**BRIEF A:**
Within the rows, from the first line through the line containing "rusted metal frame [0, 63, 336, 97]", swap "detector" for "scanner" and return only those lines, with nothing else altered.

**SOURCE TEXT:**
BEGIN
Saturday, January 08, 2011

US Trustee Sides With Borrowers in Foreclosures With Questionable Assignments, MERS

As we’ve suggested, a not-well-recognized effect of the widespread publicity on robo-siging abuses and more recently, the widespread failure of securitization industry participants to adhere to their own agreements is more pushback in the courts. It takes a while for new information to trickle into courtroom strategies, but as the abuses get more press, it isn’t just attorneys for borrowers that are taking a new stance, but also some judges and other official watchdogs.


An example today comes via the US trustee, which is a Department of Justice overseer of bankruptcy courts, in two cases in Albany, New York (hat tip April Charney). In both, the US trustee has filed responses which are effectively in support of the debtor (the bankrupt borrower) and in opposition to creditors, which in this case are servicers claiming to act on behalf of securitization trusts. The issue? The parties trying to foreclose haven’t presented a document trail that the bankruptcy trustee finds persuasive.
END
**EXTRACTED ENTRIES:**
BEGIN
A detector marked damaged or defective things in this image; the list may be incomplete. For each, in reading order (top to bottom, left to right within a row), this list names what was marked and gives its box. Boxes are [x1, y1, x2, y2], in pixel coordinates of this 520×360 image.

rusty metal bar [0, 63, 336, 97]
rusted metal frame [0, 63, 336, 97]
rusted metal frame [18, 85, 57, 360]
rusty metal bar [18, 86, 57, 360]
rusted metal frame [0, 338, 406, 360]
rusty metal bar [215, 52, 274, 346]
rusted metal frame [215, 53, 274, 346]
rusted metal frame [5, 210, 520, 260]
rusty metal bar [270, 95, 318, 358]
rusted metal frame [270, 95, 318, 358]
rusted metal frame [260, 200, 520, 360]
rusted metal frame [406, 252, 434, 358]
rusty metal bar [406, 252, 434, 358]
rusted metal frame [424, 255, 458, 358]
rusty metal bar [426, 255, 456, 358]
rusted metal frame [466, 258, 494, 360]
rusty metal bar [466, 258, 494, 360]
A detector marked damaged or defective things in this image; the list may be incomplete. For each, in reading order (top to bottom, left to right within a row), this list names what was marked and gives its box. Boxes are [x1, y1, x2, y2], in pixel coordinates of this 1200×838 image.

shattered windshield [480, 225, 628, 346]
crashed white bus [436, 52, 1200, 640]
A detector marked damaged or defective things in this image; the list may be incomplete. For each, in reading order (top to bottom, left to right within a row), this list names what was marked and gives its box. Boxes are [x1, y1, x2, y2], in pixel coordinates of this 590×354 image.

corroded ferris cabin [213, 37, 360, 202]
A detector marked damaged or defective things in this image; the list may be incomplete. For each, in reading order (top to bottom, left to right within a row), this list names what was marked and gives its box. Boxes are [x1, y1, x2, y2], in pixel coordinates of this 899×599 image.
END
**BRIEF B:**
Which groups does the post on the US trustee and foreclosures say are taking a new stance as the abuses get more press? List them.

**ANSWER A:**
A scanner marked damaged or defective things in this image; the list may be incomplete. For each, in reading order (top to bottom, left to right within a row), this list names what was marked and gives its box. Boxes are [x1, y1, x2, y2], in pixel coordinates of this 520×360 image.

rusty metal bar [0, 63, 336, 97]
rusted metal frame [0, 63, 336, 97]

**ANSWER B:**
- Attorneys for borrowers
- Some judges
- Other official watchdogs